__EXERCISES TO COMPLETE__.
1: In the cluster forum thread, how does the writer currently shut down the whole cluster?
2: Reproduce the stretch of the cluster forum thread from "2. I have checked" through "some other distribution?", swapping "NFS" for "Samba".
3: Write the next part of the cluster forum thread, picking up after its last line.

__SELECTED EXCERPT__.
══════

I did a clean install again and have run into exactly the same problem
at step-8.
The /home mount scrolls on all 31 nodes and fails in the test.
I get no errors whatsoever in the first steps.
This time however, I am asked for the password for oscartst user as
number of times as there are nodes in subsequent tests.
It looks like a very minor problem but we don't know how to fix it.
Unfortunately, we are non professional linux users and are trying to
fix the cluster for teaching  bioinformatics.
1. I have installed fedora core 4 as 'workstation' Should I go for
custom install?
2. I have checked 'network' also in the selection of packages.
3. I have selected MPIH instead of LAM
Could some one please suggest some tests to check if NFS is working properly?
Should we change to fedora core 5 or 6 or some other distribution?
By the way how is the whole cluster shutdown?
Currently, I ssh into every node and issue halt -p :)

Still trying and haven't lost hope yet,

lutfullah




On 4/24/07, Michael Edwards <[EMAIL PROTECTED]> wrote:
> The home directories should contain the same files as the head node, which
> to start with is probably just a bunch of .whatever files.
>
> I have had problems with the passwordless ssh when I was fiddling around
> with getting LDAP authentication set up, so you may have changed something
> which fixed one problem but is now causing this one.  Adding things to
> hosts.allow should not be necessary for instance, though as far as I know it
> shouldn't cause problems either.
>
> After you were having set up problems, did you go back and start with a
> clean OS install again?  It shouldn't take nearly as long the second time :)
>
>
> On 4/24/07, Dr. Lutfullah <[EMAIL PROTECTED]> wrote:
> > /etc/hosts is like this on all nodes:
> >
> > # Do not remove the following line, or various programs
> > # that require network functionality will fail.
> > 127.0.0.1       localhost.localdomain    localhost
> > 192.168.0.100 cc32.kust.edu.pk cc32 oscar_server nfs_oscar pbs_oscar
> >
> > # These entries are managed by SIS, please don't modify them.

══════

__DATA EXCERPT__.
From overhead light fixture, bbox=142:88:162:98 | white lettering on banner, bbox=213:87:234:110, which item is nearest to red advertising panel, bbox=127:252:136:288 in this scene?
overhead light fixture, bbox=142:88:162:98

══════

__ANSWER LIST__.
1: By using ssh to log into every node and issuing halt -p.

2:
2. I have checked 'network' also in the selection of packages.
3. I have selected MPIH instead of LAM
Could some one please suggest some tests to check if Samba is working properly?
Should we change to fedora core 5 or 6 or some other distribution?

3:
> > 192.168.0.1          oscarnode1.kust.edu.pk     oscarnode1
> > 192.168.0.2           oscarnode2.kust.edu.pk     oscarnode2
> > 192.168.0.3          oscarnode3.kust.edu.pk     oscarnode3
> > 192.168.0.4           oscarnode4.kust.edu.pk     oscarnode4
> > 192.168.0.5          oscarnode5.kust.edu.pk     oscarnode5
> > 192.168.0.6          oscarnode6.kust.edu.pk     oscarnode6
> > 192.168.0.7           oscarnode7.kust.edu.pk     oscarnode7
> > 192.168.0.8          oscarnode8.kust.edu.pk     oscarnode8
> > 192.168.0.9           oscarnode9.kust.edu.pk     oscarnode9
> > 192.168.0.10         oscarnode10.kust.edu.pk     oscarnode10
> > --------------------- rest deleted---------------
> >
> > lutfullah
> >
> > On 4/24/07, Michael Edwards <[EMAIL PROTECTED]> wrote:
> > > Try rebooting the head node, waiting until it is completely booted, and
> then
> > > rebooting all the client nodes.  If everything is set up right, that
> might
> > > fix the problem.  You can check if it is working by sshing to the
> compute
> > > node and doing "ls /home" and comparing it to the head node.
> > >
> > > Check /etc/exports and make sure /home is exported to the internal
> network,
> > > and the fstab in the image and nodes to make sure it is being mounted.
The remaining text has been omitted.